Like Joyce Edmund-Smith (Letters April 22), I see the police, far from protecting people’s right to peaceful protest, as encouraging the opposite by treating non- violent demonstrators worse than those who break the law.

Stuart Bower, ex-police officer, (also Letters April 22), blames senior police officers who send constables out on long shifts with little sleep to face dangerous adversaries. Of course the police face trouble in their job and, like any professional organisation, senior officers have a duty to ensure staff are not sent out unfit for duty and do not work more hours than is safe for themselves or the public.

It is hoped any investigation will not be confined to individual officers but will look at the instructions given to those officers by senior police and the Home Office.

It may then provide the reason why, on April 1, climate change protesters holding workshops and waving banners were attacked, while those seeking to break into banks were, in spite of the heavy police presence, allowed to do so. Cowardice, attacking those who posed the least threat, or policy, allowing lawbreaking to take place to justify the extreme numbers of riot police and the violence they used?

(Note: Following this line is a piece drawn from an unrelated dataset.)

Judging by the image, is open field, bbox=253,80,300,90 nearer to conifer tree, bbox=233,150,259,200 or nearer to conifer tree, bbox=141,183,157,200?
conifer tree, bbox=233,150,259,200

Whatever the policy, whatever the instructions from above, however tired, stressed and overworked, please tell me most policemen would be incapable of hitting a woman in the face, of attacking unarmed and unthreatening people with weapons, of pushing a man to the ground as he was walking away.

Most protesters in the past – whether Chartists, Suffragettes or those against apartheid or the Vietnam war – were seen as extremists for promoting what later came to be the accepted view. The Government should not use the police to attack climate change protesters but listen to what they are saying – now rather than later.